[cap-talk] FW: x.509 -- MD5 considered harmful today
zooko
zooko at zooko.com
Wed Dec 31 11:52:25 EST 2008
On Dec 31, 2008, at 6:34 AM, Toby Murray wrote:
> The real upshot of this is that phasing out crypto algorithms is hard;
Certainly.
> but crypto algorithms are broken overnight, often without warning.
Waitaminute -- Dobbertin found collisions in the MD5 compression
function in 1996 (and already by then there was reason to suspect
that such feats against MD5 might be possible).
My reading of history suggests that cryptographers and engineers then
gradually drifted apart over the next dozen years, with
cryptographers deciding that MD5 was too weak and going on to invent
and analyze SHA-1, then deciding that SHA-1 was too weak and going on
to invent and analyze SHA-2, and currently they are deciding that
SHA-2 is of uncertain reliability and they are engaged in inventing
and analyzing SHA-3. Meanwhile, engineers seem to have mostly
settled into using either MD5, or SHA-1, or Tiger.
Do you have some other examples of sudden, catastrophic breaks of
crypto algorithms that were formerly considered safe by cryptographers?
Not coincidentally, I posted a note about this to the SHA-3
discussion list this week. I'll append my note to this message.
> Another point to take home is that the entire HTTPS / PKI
> infrastructure is only as strong as the weakest Certificate Authority.
This is a good point.
> The only real assumption to make here is, given how easily (in
> relative terms) they pulled this off, that someone else with bigger
> pockets and a stronger incentive to do so must have already done it.
That's interesting! But if anybody had done *this* then we would
have probably found out about it -- this particular attack leaves
indeniable evidence lying around.
I imagine that groups such as nation-state "cyber war" agencies,
wealthy criminals, etc. may have plenty of tools like these all
primed and ready but they aren't using them because once they are
revealed then people will build defenses against them.
Regards,
Zooko
------- begin appended message that I posted to the SHA-3 discussion
group
From: zooko at zooko.com
To: multiple recipients of list
Subject: will SHA-3 replace the current standard secure hash
algorithm -- MD5?
Date: December 22, 2008 15:02:40 PM MST
Folks:
Below, I re-post a letter that I wrote to this list last February. I
think that this letter, which some of you may not have seen, casts
light on why we have different assumptions about valid security/
performance trade-offs. It is because secure hashes are used today
for more than just their original purpose.
Since I wrote this letter, I did some more snooping around, and I
learned that the situation is even more extreme than I thought -- for
some areas of endeavour, MD5 is actually the standard secure hash
algorithm in 2008.
I chatted with a couple of friends who are information security
consultants -- they get paid big bucks by household-name corporations
to audit source code and systems for security flaws. I asked them
what kinds of secure hash functions they see used in the wild. They
answered that MD5 was the most common, occasionally SHA-1, in large
part because it is a default value on the Java Cryptography
Extensions, and they have never seen any other secure hash functions
in client systems.
I chatted with a friend who works at the Internet Archive -- all
files stored at the Internet Archive are identified by their MD5 hashes.
I noticed that there was a new release of the Haskell compiler GHC.
One of the new features is that it uses MD5 to identify code modules.
*****
● **Description of the task**
Carry the mailing-list post about MD5 further, picking up after its last sentence. The listing that comes next plays no part in the work.
*****
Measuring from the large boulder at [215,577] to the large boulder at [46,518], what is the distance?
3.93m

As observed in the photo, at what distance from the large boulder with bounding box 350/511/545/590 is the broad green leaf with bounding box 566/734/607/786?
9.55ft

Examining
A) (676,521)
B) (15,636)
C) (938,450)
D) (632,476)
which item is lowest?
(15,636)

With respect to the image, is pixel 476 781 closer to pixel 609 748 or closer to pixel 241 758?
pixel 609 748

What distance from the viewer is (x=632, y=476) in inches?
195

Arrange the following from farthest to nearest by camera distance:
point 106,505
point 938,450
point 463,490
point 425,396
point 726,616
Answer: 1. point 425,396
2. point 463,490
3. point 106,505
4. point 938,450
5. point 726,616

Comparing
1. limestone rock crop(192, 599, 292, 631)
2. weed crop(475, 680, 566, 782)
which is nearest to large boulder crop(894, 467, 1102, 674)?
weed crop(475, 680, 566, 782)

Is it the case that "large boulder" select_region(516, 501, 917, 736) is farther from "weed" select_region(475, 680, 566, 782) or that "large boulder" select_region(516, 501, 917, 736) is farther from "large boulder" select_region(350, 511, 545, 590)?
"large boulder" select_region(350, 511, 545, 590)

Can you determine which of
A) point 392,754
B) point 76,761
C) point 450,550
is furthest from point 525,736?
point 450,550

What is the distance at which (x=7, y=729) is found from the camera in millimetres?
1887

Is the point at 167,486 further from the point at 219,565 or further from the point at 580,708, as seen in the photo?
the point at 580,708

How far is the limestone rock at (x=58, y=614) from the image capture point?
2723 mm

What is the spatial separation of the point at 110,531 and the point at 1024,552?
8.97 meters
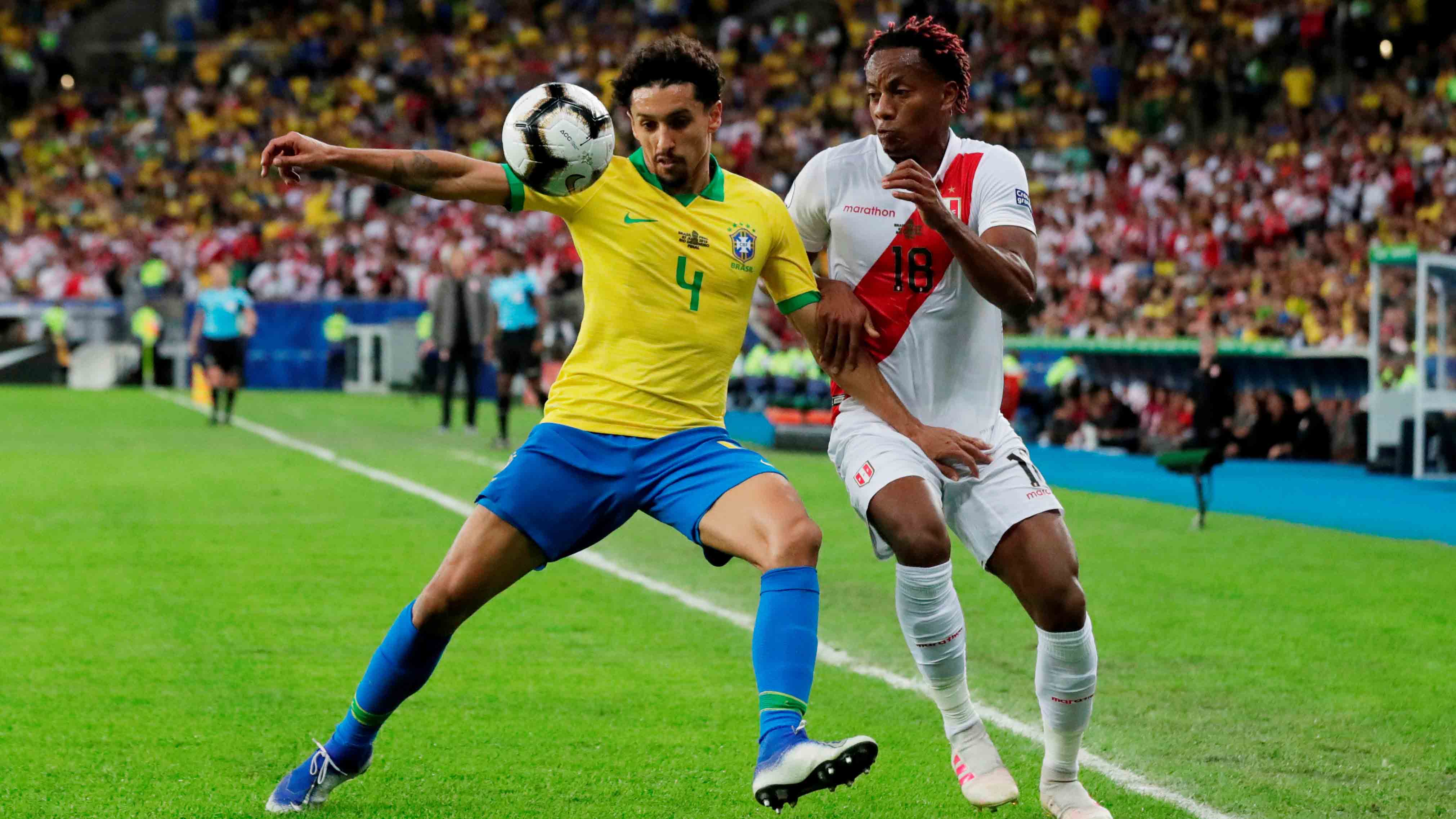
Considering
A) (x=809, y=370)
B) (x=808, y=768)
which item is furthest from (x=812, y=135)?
(x=808, y=768)

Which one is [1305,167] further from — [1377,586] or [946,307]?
[946,307]

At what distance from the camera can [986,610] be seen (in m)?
9.02

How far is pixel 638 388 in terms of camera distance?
16.5 feet

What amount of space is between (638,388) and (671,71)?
91 centimetres

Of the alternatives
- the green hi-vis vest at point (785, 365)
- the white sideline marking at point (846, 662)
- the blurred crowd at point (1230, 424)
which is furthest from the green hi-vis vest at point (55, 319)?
the blurred crowd at point (1230, 424)

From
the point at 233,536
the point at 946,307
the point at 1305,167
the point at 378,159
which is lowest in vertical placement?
the point at 233,536

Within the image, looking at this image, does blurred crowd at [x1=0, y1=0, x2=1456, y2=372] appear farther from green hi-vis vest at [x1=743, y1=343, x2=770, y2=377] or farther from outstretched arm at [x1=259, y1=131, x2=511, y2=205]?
outstretched arm at [x1=259, y1=131, x2=511, y2=205]

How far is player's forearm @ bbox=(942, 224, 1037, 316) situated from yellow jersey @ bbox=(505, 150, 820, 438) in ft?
2.07

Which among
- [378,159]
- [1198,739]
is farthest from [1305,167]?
[378,159]

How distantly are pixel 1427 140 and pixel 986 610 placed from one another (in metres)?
17.5

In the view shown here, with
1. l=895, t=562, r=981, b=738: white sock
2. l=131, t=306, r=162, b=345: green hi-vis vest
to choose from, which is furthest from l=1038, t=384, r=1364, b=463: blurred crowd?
l=131, t=306, r=162, b=345: green hi-vis vest

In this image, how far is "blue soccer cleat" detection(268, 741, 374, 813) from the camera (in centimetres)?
508

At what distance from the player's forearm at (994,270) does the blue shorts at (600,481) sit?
0.79m

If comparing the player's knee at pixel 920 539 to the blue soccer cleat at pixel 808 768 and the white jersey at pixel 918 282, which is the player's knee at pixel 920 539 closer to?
the white jersey at pixel 918 282
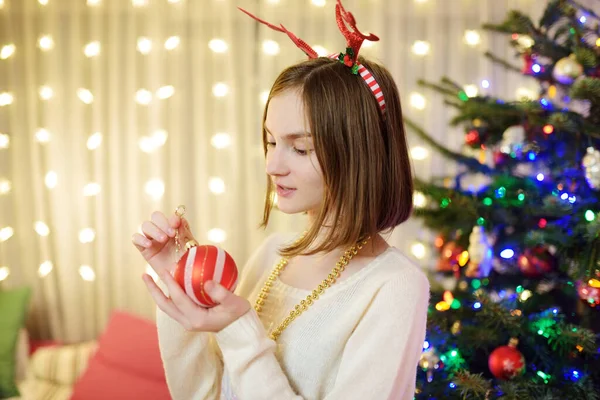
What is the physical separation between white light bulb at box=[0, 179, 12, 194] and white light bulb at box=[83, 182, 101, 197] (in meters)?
0.39

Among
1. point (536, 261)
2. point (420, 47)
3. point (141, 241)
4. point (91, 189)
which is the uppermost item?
point (420, 47)

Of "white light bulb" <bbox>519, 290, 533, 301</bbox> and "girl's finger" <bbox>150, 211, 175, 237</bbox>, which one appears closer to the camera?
"girl's finger" <bbox>150, 211, 175, 237</bbox>

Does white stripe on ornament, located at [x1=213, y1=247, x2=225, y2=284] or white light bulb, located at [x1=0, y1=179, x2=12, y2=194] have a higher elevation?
white stripe on ornament, located at [x1=213, y1=247, x2=225, y2=284]

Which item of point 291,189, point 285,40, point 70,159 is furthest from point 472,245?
point 70,159

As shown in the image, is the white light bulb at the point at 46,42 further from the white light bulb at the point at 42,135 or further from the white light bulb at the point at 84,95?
the white light bulb at the point at 42,135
*****
● **Answer below**
I learned more about the "computer forensics" field. MD5 appears to
be the standard mechanism to identify files in that field. I read
discussion forums in which computer forensics practitioners asked
each other whether the cryptographic attacks on MD5 that they had
heard about meant that they needed to change their practice. The
consensus seemed to be that they could continue using MD5 for now.
Finally, I was intrigued to see that NIST, of all organizations, uses
and recommends the use of MD5 (in addition to SHA-1), as part of its
"National Software Reference Library", which supports digital
forensics. This document explaining why NIST believes that this is
safe is fascinating:
http://www.nsrl.nist.gov/Documents/analysis/draft-060530.pdf
The wide gap between the performance needs of using a secure hash
function for public key cryptography versus using it for bulk data
identification and integrity checking (which is what I use it for at
my day job), make me wonder if SHA-3 should include variants or
officially recommended tuning parameters so that people identifying
large files can use a SHA-3 which is at least as fast as MD5 or
Tiger, while people who are signing thousand-year documents can use a
SHA-3 which is more expensive but safer. (By the way, I tend to
think that HMAC shouldn't be weighted heavily as a use case for SHA-3
simply because people should stop using HMAC and start using Carter-
Wegman MACs instead such as Poly1305 or VMAC.)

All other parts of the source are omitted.